= BRANO PROPOSTO =
....................
ItaliaOggi, 9 novembre 2022
Il giornalismo in Germania
Di tanto in tanto continuo a ricevere delle mail da giovani che mi chiedono di fare uno stage nella mia redazione a Berlino. Rispondo a tutti, a malincuore, mi dispiace dare una delusione. Il mio ufficio è nella ex cucina dell’appartamento, la stanza meno grande della casa, mi basta una scrivania minuscola per il computer, alcuni scaffali per i libri che consulto di frequente, e per l’archivio cartaceo sempre più ridotto. Wikipedia non basta. E sono solo, da sempre. Poi ho librerie ovunque, perfino in camera da letto e in cantina.
Quando andavo al caffè italiano che trasmetteva le partite della Serie A e, per bontà del gestore anche quelle del mio Palermo, incontravo giovani venuti a Berlino alla ricerca di una chance. Sarebbe stato, ed è, meglio andare altrove, a Monaco o a Stoccarda. Chiedevo che cosa avrebbero voluto fare. Il giornalista, rispondevano quasi tutti. Ma non sapevano la lingua, di che cosa avrebbero comunque potuto scrivere?, e se ci fossero riusciti, lo avrebbero dovuto fare gratis, o per un compenso non sufficiente a vivere nella capitale.
....................
= CONSEGNE =
A. Secondo l'articolo sul giornalismo in Germania, in quale stanza dell'appartamento si trova l'ufficio di chi scrive?
B. Ricopia dall'articolo sul giornalismo in Germania il passo che comincia con "ItaliaOggi, 9 novembre" e termina con "e in cantina.".
C. Prosegui l'articolo sul giornalismo in Germania, riprendendo subito dopo l'ultima frase riportata.

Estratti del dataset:
....................
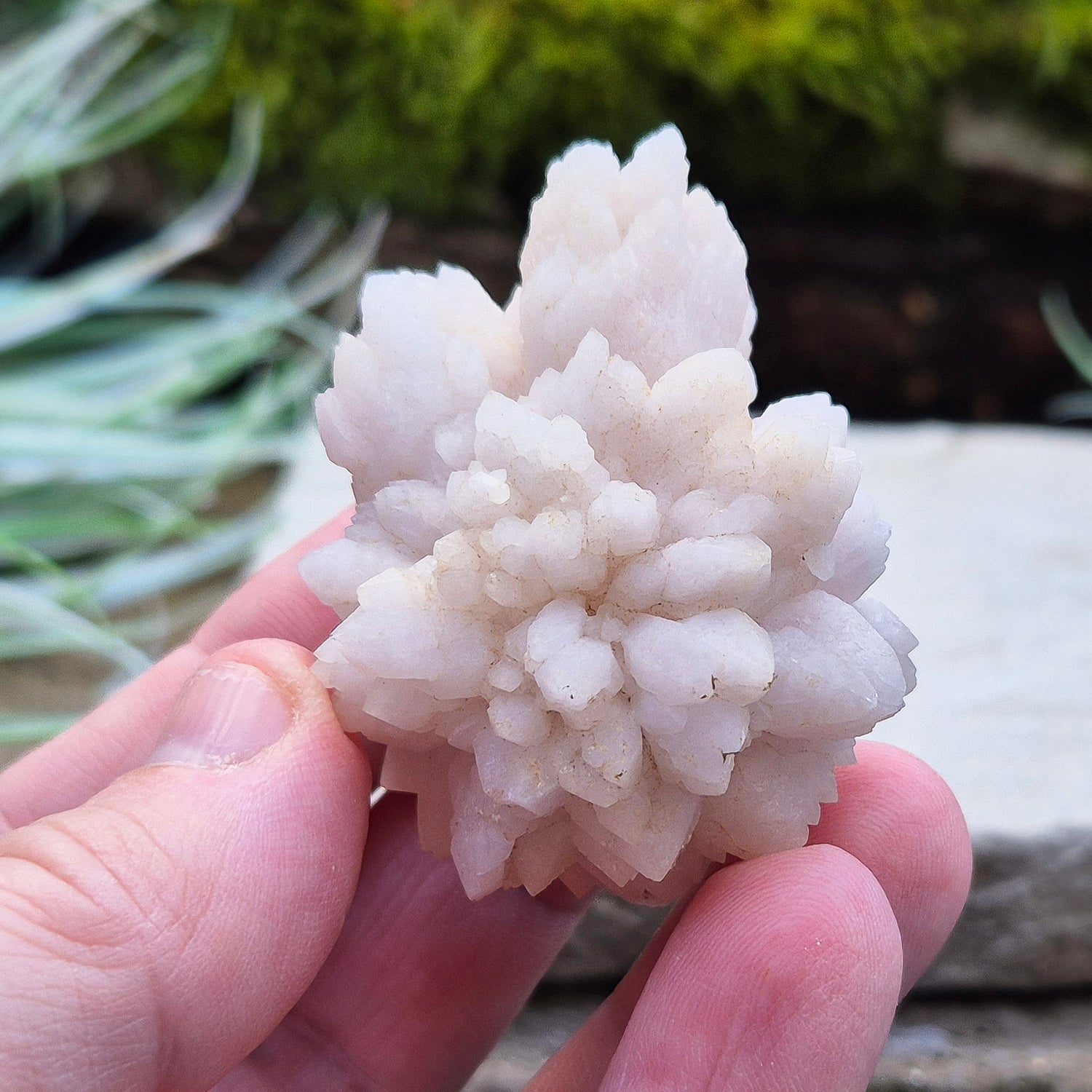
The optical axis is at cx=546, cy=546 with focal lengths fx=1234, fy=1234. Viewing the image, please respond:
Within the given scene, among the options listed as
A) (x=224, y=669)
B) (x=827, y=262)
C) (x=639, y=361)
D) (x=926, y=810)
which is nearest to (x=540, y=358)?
....................
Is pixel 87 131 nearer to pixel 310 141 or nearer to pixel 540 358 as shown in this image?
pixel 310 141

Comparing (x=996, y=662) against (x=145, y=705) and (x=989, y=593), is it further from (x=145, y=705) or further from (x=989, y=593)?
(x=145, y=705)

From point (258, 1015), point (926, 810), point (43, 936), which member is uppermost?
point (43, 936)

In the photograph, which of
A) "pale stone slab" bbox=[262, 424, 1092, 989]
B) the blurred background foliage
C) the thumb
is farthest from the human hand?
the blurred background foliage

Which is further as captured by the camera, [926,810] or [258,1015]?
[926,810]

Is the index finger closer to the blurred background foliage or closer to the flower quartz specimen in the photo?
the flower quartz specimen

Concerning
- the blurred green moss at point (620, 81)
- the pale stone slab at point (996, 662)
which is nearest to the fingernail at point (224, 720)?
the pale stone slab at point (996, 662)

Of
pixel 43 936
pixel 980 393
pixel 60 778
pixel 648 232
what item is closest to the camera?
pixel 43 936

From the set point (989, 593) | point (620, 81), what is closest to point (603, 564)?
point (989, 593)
....................
= RISPOSTE PER NUMERO =
A. Nella ex cucina dell'appartamento, la stanza meno grande della casa.

B.
ItaliaOggi, 9 novembre 2022
Il giornalismo in Germania
Di tanto in tanto continuo a ricevere delle mail da giovani che mi chiedono di fare uno stage nella mia redazione a Berlino. Rispondo a tutti, a malincuore, mi dispiace dare una delusione. Il mio ufficio è nella ex cucina dell’appartamento, la stanza meno grande della casa, mi basta una scrivania minuscola per il computer, alcuni scaffali per i libri che consulto di frequente, e per l’archivio cartaceo sempre più ridotto. Wikipedia non basta. E sono solo, da sempre. Poi ho librerie ovunque, perfino in camera da letto e in cantina.

C.
In Germania diventare Journalist o Journalistin al femminile, non è un mestiere ambito. Non saliamo neppure sul podio, giungiamo in quindicesima posizione, con il 51% di preferenze. Al primo posto troviamo il pompiere, con il 96%, al secondo i dottori con 89%, al terzo gli infermieri. Cioè quanti si prodigano, o dovrebbero, per il prossimo. Seguono i badanti, i poliziotti, gli insegnanti, i giudici, gli spazzini, i piloti, i postini, gli avvocati, gli imprenditori, infine noi, i cronisti. Negli ultimi due anni, abbiamo perso undici punti. Ci possiamo comunque consolare: i politici hanno la metà delle nostre preferenze, appena 25%. Agli ultimi posti troviamo gli assicuratori (con 8%), i pubblicitari (il 10%), e gli addetti alle compagnie telefoniche (13%).
Il mestiere non è più quello di una volta. Io sognavo di diventare inviato speciale o corrispondente dall’estero, e ho realizzato il sogno a 28 anni. Ho avuto fortuna. Oggi si rimane inchiodati davanti allo schermo del computer in una redazione che continua a svuotarsi. Un lento declino, in parallelo con quello delle copie vendute. Molti anni fa, quando mio figlio dopo la laurea mi annunciò di aver cambiato idea, «fare il giornalista non mi piace», gli risposi che era una bella notizia.
Secondo un sondaggio, nell’ultimo anno, il 60% dei giornalisti tedeschi ha confessato che vorrebbe cambiare mestiere. Il 10% ha rivelato di pensarci più volte alla settimana.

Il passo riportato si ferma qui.